'Risky-food' hysteria fuels looting
Foreign traders fear for lives after orgy of violence in Gauteng townships this week
The looting that rocked Soweto this week and left four people dead was prompted partly by the illegal confiscation of food that was above board and safe to eat, experts say.
While some of the food seized by police and municipal health inspectors was suspected of being unlawfully repackaged, much of it was merely past its best-before date and could still be legally sold. Shop owners would therefore have a legal case against the government, said consumer lawyer Janusz Luterek.
But the greater cost was the lives lost.
In the first incident, on Wednesday, a Somali shop owner opened fire to scare away looters, allegedly accidentally killing Banele Qhayiso, 23.
Banele's brother, Mandlekosi Qhayiso, told the Sunday Times Banele had not been there as a looter but as a paying customer.
"He left the house saying he was going to buy bread and snuff. While he was there, the community members came in, wanting to do this thing of theirs of looting. Unfortunately, Banele was inside. The next thing, a shot was fired," Mandlekosi said.
Police said another person died after being stabbed in the chest in Mofolo, while a third person was shot in the head in White City. Their names have not been released. In all three cases, foreign shop owners were arrested. Twenty-seven people have been arrested in connection with the looting.
On Wednesday night Nolulama Mcwerha, 34, was shot dead in Tshepisong, on the West Rand, where residents were looting.
PEOPLE WERE BREAKING INTO A SHOP
Mcwerha's husband, Peter Matjatje, 41, said he was so heartbroken he could not find the words to tell their children, aged three, eight, 11 and 13.
"I asked her friends and relatives to explain to them. I am devastated."
He recounted how Mcwerha left home about 11pm when she heard noises outside.
"People were breaking into a shop and she wanted to see what was happening."
Luterek told the Sunday Times it was not illegal to sell food past its best-before date, as long as it was still safe to eat.
"Expiry of foods is a misnomer in most cases. I personally would eat a pasta sauce in a jar which is two years past its date as long as it was properly sealed and there was no damage to the lid or jar. This applies to most products with a best-before date."
"The use-by date is a different story and applies to perishable foodstuffs such as ready-made meals and meat. These products should be treated with care," Luterek said.
The rules are set out in the Consumer Protection Act.
The allegations of "fake food" emerged on social media last week as videos were shared on Twitter showing bread rolls that were manufactured in what appeared to be private homes or shops.
They sparked an emotional response from various organisations.
On Monday, the national health department said municipal health inspectors would investigate the reports of expired or fake food being sold.
Inspectors, known as environmental health practitioners, visited township spaza shops.

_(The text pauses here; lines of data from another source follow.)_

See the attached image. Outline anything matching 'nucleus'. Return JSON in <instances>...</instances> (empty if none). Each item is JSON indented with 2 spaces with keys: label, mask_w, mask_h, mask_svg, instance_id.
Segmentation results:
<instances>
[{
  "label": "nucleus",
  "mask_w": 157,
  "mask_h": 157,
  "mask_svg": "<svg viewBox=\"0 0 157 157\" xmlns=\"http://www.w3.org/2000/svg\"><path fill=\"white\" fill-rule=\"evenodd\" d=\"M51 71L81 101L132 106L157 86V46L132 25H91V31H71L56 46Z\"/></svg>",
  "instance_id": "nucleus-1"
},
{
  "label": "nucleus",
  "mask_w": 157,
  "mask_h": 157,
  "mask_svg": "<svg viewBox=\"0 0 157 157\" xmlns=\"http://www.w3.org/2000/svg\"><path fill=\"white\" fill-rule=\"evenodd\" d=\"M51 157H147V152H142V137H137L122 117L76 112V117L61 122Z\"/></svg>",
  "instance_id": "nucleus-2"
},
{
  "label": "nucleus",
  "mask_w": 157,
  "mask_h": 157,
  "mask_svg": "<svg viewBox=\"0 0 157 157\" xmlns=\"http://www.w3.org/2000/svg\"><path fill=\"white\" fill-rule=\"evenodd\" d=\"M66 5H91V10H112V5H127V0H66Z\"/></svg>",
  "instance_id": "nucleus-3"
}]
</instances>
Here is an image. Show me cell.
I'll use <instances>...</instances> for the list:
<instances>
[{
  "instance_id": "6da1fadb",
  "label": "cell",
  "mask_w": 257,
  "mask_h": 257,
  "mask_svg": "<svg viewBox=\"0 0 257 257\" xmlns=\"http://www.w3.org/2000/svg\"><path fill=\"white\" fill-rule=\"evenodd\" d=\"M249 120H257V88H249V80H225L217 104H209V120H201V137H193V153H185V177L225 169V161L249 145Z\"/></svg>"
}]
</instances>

Raids on Tuesday and Thursday uncovered drinks, sweets and chips past their best-before dates, which were seized.
MAYOR ACCUSED SHOPKEEPERS
On Thursday, Ekurhuleni mayor Mzwandile Masina, accompanied by journalists, environmental health inspectors and police, visited foreign-owned spaza shops in Reiger Park, on the East Rand, and confiscated food.
He then took to social media to accuse shopkeepers of selling "dangerous" food.
This, he explained, was food without sell-by dates, expired food and bread made by little-known, smaller companies.
Rose Nkosi, president of the South African Spaza & Tuckshop Association, added fuel to the fire, accusing foreign shop owners of "creaming our people" by buying goods in bulk at a discount just before their expiry date and then selling them cheaply.
On Friday, members of the association marched to Johannesburg mayor Herman Mashaba's office to demand he stop foreigners from running spaza shops.
Selva Mudaly, head of the South African Institute of Environmental Health, said environmental health practitioners were not permitted to confiscate food that was past its best-before date, as it was not illegal to sell it.
Mudaly said inspectors could remove only food without labels, or damaged, rotten or leaking goods, which would then be destroyed. He said he believed the looting this week was not about the sale of unsafe food but xenophobia.
His view was supported by the African Centre for Migration & Society at Wits University.
Researcher Jean Pierre Misago said: "Communities find different reasons for attacks. They mobilise people by feeding them stories that are not necessarily correct.
"This is a clear case of xenophobic violence. In previous instances WhatsApp messages calling for violence have originated from local business associations, whose members want to get rid of foreign competition."
Police spokesperson Col Lungelo Dlamini said 27 people had been arrested for immigration offences.